Investigative Journalism Foundation
- Formation: January 4, 2023; 3 years ago
- Type: Non-profit
- Headquarters: Toronto
- Location: Canada;
- CEO and editor-in-chief: Zane Schwartz
- Staff: 12 (2023)
- Volunteers: 80
- Website: theijf.org

= Investigative Journalism Foundation =

Canadian organization

The Investigative Journalism Foundation (IJF) is a Canadian not-for-profit organization that creates publicly accessible databases about philanthropic donations, political funding, and lobbying in Canada.

== Organization ==
The Investigative Journalism Foundation is a Canadian not-for-profit organization that was launched on January 4, 2023. The organization is supported by donations from the Balsillie Family Foundation, the Trottier Family Foundation, the McConnell Foundation, the Social Sciences and Humanities Research Council, the University of Toronto Scarborough, and John Campbell & Denise Fujiwara. The organization is based in Toronto.

It is led by CEO and editor-in-chief Zane Schwartz. The board of directors includes Brent Jolly, (the President of the Canadian Association of Journalists), Karyn Pugliese (the Editor-in-Chief of Canada’s National Observer), Sadia Zaman (the CEO of the Inspirit Foundation), and John Ruffolo, (the founder of Maverix Private Equity). Reporters include Roberto Rocha and Kayla Zhu, contributing editors include Fatima Syed and Michael Pereira. There are twelve staff in total, eight of whom are full time.

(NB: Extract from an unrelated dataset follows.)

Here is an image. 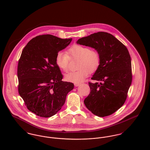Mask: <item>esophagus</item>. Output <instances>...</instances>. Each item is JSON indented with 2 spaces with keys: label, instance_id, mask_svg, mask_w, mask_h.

== Databases and investigative reporting ==
The Investigative Journalism Foundation's team, which includes over eighty volunteers and academic partners, spent two years gathering and analyzing data from government websites and organizing them into eight publicly accessible databases on topics including political funding, philanthropic donations, and lobbying. The Investigative Journalism Foundation has raised roughly $800,000 Canadian dollars since 2021 from 10 donors.

In addition to creating and managing these databases, the Foundation uses them to develop investigative reporting in collaboration with news outlets including Canada's National Observer, Village Media, The Walrus and The Canadian Press. It published eight stories on the day of its launch, including a piece with The Walrus about the state of Canadian public housing and one investigating various lobbyists' presence at fundraisers for the Prime Minister.

== Critical reception ==
The Investigative Journalism Foundation was described as "Canada's ProPublica" by Sarah Scire, writing for the Neiman Lab.